SOURCE EXCERPT -
== == ==
Event Sourcing, CQRS, and Distributed Transactions

In system design interviews, candidates who can articulate data architecture patterns beyond basic CRUD demonstrate senior-level thinking. This lesson covers the patterns that power systems at companies like Uber, Netflix, and Shopify.

Beyond CRUD: Why Event Sourcing Matters

Traditional CRUD systems store only the current state. When an order changes from "pending" to "shipped," the previous state is lost. Event sourcing flips this model: store every change as an immutable event, and derive the current state by replaying the event log.

Aspect	CRUD	Event Sourcing
Storage	Current state only	Full history of changes
Audit trail	Requires separate logging	Built-in by design
Debugging	"What is the state now?"	"How did we get here?"
Storage cost	Lower	Higher (mitigated by snapshots)
Complexity	Lower	Higher

The Append-Only Event Log

Events are immutable facts that describe what happened. They are never updated or deleted:

// Domain events are immutable records of what happened
interface OrderCreated {
  type: "OrderCreated";
  orderId: string;
  customerId: string;
  items: Array<{ productId: string; quantity: number; price: number }>;
  timestamp: string;
}

interface PaymentProcessed {
  type: "PaymentProcessed";
  orderId: string;
  paymentId: string;
  amount: number;
  timestamp: string;
}

type OrderEvent = OrderCreated | PaymentProcessed | OrderShipped | OrderCancelled;

from dataclasses import dataclass
from datetime import datetime

@dataclass(frozen=True)
class OrderCreated:
    order_id: str
    customer_id: str
    items: list[dict]
    timestamp: datetime

@dataclass(frozen=True)
class PaymentProcessed:
    order_id: str
    payment_id: str
    amount: float
    timestamp: datetime

Event Replay and Snapshots

To get the current state, replay all events for an aggregate. For performance, take periodic snapshots so you only replay events since the last snapshot:

Events:     [E1] -> [E2] -> [E3] -> [Snapshot@v3] -> [E4] -> [E5]
                                          |
                                   Replay from here (only E4, E5)

A practical rule: create a snapshot every 100 events. This keeps replay time under a few milliseconds even for long-lived aggregates.
== == ==
THE DATA -
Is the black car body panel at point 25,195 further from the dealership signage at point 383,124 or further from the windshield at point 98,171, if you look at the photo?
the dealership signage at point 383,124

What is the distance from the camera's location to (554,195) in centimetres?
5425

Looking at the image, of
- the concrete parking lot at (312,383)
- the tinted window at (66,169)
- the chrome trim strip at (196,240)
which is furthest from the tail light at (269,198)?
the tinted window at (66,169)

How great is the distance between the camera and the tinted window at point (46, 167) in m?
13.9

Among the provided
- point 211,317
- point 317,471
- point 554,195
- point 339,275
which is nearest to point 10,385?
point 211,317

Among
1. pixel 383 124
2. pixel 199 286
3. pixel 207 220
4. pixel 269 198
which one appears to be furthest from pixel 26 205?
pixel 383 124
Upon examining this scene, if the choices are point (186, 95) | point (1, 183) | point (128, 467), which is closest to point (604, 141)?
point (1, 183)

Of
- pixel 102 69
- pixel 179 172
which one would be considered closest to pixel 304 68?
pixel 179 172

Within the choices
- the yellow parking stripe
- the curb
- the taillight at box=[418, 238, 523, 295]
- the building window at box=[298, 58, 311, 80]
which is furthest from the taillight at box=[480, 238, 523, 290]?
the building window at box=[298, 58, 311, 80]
== == ==
TO DO -
[1] Copy the stretch from "In system design" through "(mitigated by snapshots)" in the event sourcing text, word for word.
[2] In the rows, reproduce the stretch from the line containing "Within the choices" through the last line of the rows, swapping "curb" for "sidewalk" and changing nothing else. Output only those lines.

ANSWERS TO THE EXERCISES -
[1]
In system design interviews, candidates who can articulate data architecture patterns beyond basic CRUD demonstrate senior-level thinking. This lesson covers the patterns that power systems at companies like Uber, Netflix, and Shopify.

Beyond CRUD: Why Event Sourcing Matters

Traditional CRUD systems store only the current state. When an order changes from "pending" to "shipped," the previous state is lost. Event sourcing flips this model: store every change as an immutable event, and derive the current state by replaying the event log.

Aspect	CRUD	Event Sourcing
Storage	Current state only	Full history of changes
Audit trail	Requires separate logging	Built-in by design
Debugging	"What is the state now?"	"How did we get here?"
Storage cost	Lower	Higher (mitigated by snapshots)

[2]
Within the choices
- the yellow parking stripe
- the sidewalk
- the taillight at box=[418, 238, 523, 295]
- the building window at box=[298, 58, 311, 80]
which is furthest from the taillight at box=[480, 238, 523, 290]?
the building window at box=[298, 58, 311, 80]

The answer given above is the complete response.